Within days, it went viral and sparked the beginning of what would become a full-blown AI revolution.

That moment ignited what many now call the LLM arms race. Tech giants—Google, Meta, Amazon, Microsoft, and newer labs like Anthropic—scrambled to develop and release their own large language models. Google rushed out Bard (later Gemini), Meta refined LLaMA, and Anthropic released Claude.

Every company was not only trying to catch up to OpenAI, but to outperform it.

Billions of dollars poured into AI infrastructure, model training, talent acquisition, and safety research.

But while models became smarter, bigger, and faster, something quietly began to slip away: people's understanding of how these models think.

At the heart of this concern lies the black box problem.

In Transformer models, chain of thought functions as a form of working memory, allowing information to flow across multiple steps during autoregressive sampling. The blue lines in the diagram represent this flow—enabling later layers to influence earlier reasoning steps. Without chain of thought, long-range connections between distant tokens, such as those between the two highlighted nodes, would be impossible.

Modern LLMs are built on deep neural networks with billions or even trillions of parameters. These networks process data in ways that defy human intuition. People can only observe the inputs and the outputs—but the reasoning in between often remains opaque. When a model gives a correct answer, people don’t know exactly why.

When it makes a mistake—or worse, acts deceptively—people may have no way to trace it.

This is why the ability to track a model’s reasoning process—often via chain-of-thought prompting—is so valuable.

By asking a model to “think step by step,” users can get insight into its internal logic. This transparency helps researchers spot early signs of dangerous behavior: manipulative language, reward hacking, bias reinforcement, or even simulated intent. It also helps align the model’s goals with human values.

However, as models evolve—especially as they become more efficient or optimize for different architectures—this step-by-step reasoning could be lost.

Some newer systems might bypass natural language reasoning altogether, shifting into formats that humans can no longer interpret.

In other words, if future models adopt alternative architectures, reward systems, or efficiency-driven training methods, they may be able to abandon human-readable reasoning entirely.

The fear is simple but profound: if people lose visibility into AI reasoning, they also lose the ability to predict, correct, or control it.

And in a world rushing to build more powerful AI every day, that’s a risk the researchers cannot afford to ignore.

Opposed to the white box, where everything is transparent, and the chain-of-thought is clear, nobody knows what's inside the black box.

Yet despite this looming risk, chain-of-thought monitoring remains one of the most effective tools researchers have for early threat detection.

It has already helped catch subtle model vulnerabilities—hidden biases, reward hacking, or deceptive behavior—before they escalate into real-world harm.

The paper that features contributors like Geoffrey Hinton, Ilya Sutskever, Bowen Baker, Samuel Bowman, and John Schulman—urged the industry to act together.

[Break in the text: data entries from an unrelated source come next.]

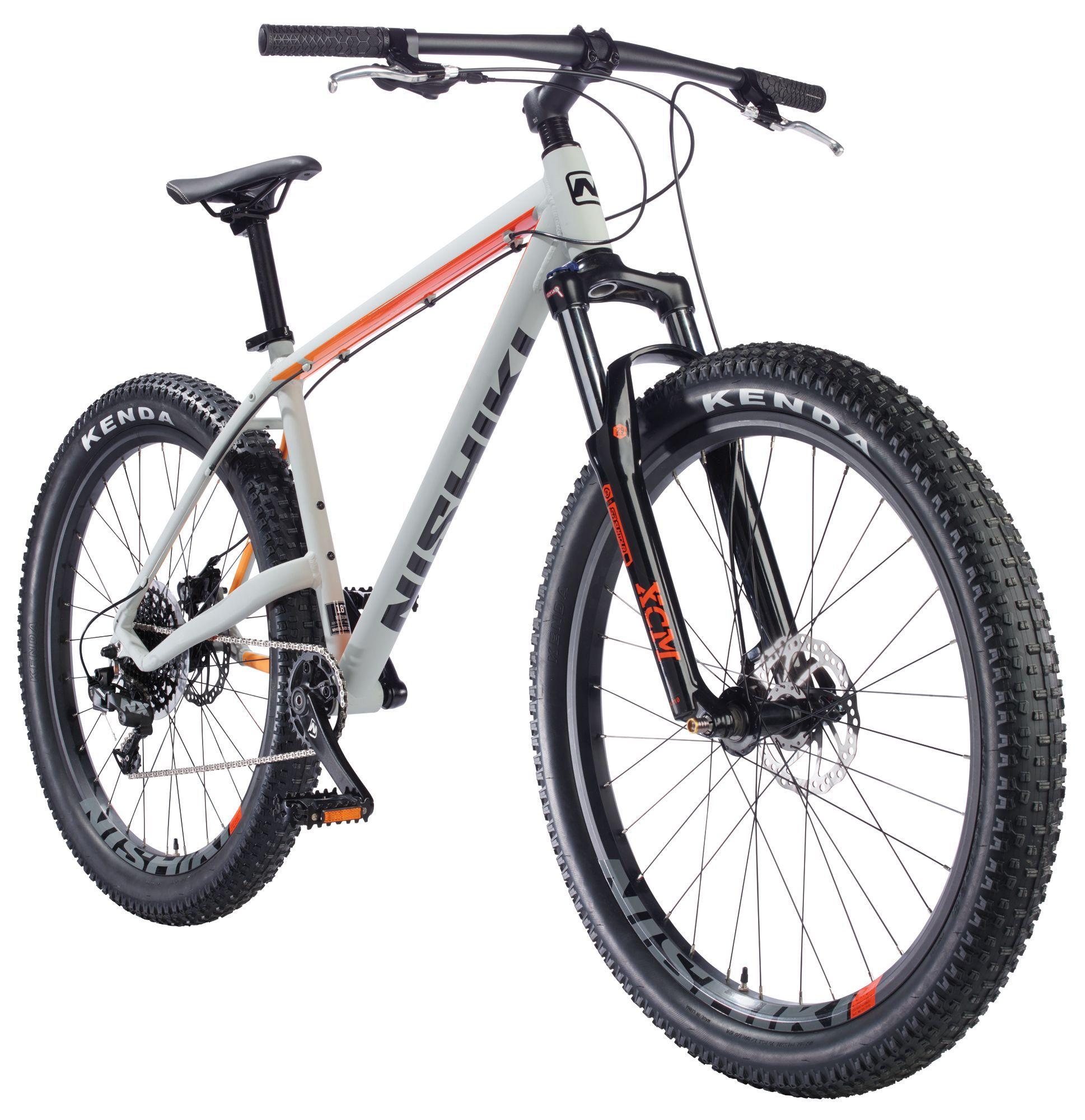 Nishiki Men S Colorado Comp 1x 27 5 Mountain Bike In
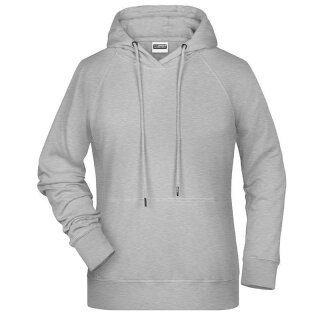 grey-heather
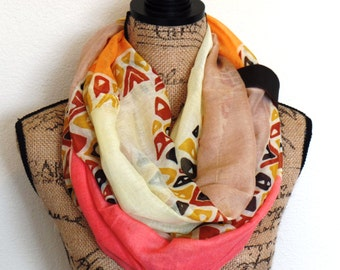 Women's Light Weight Spring Scarves, Womens Summer Infinity Scarves, Color Block Circle Scarves, Womes Bridal Shower Favors, Uptown Girl Co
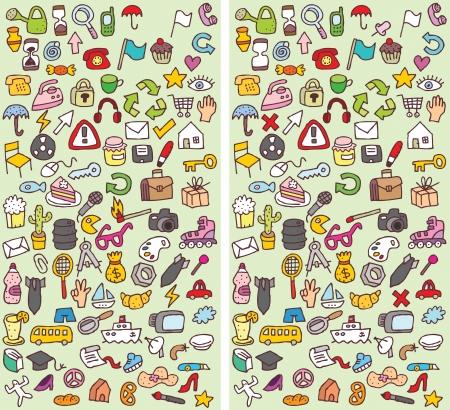Icone differenze visive di gioco. Compito: trovare 10 differenze! Soluzione in strato nascosto (solo file vettoriale). L'illustrazione è in modalità vettoriale eps8!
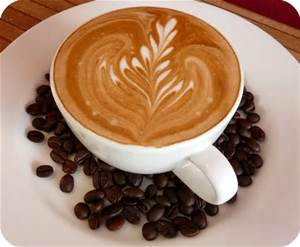 Pendapat Tentang Kafein Yang Salah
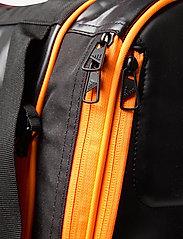 adidas Performance - Racket Bag PROTOUR - racketsporttassen - orange - 4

They call for standardized evaluations of how transparent AI reasoning is, and for monitorability to be included as a key criterion alongside capability and safety when training and deploying models.

This call to arms signals a shift in AI safety: we’re not just building smarter models, but embedding safeguards into how they think—or at least show their work.

Without conscious effort, the ability to peer into the AI mind might vanish just as AI grows more powerful.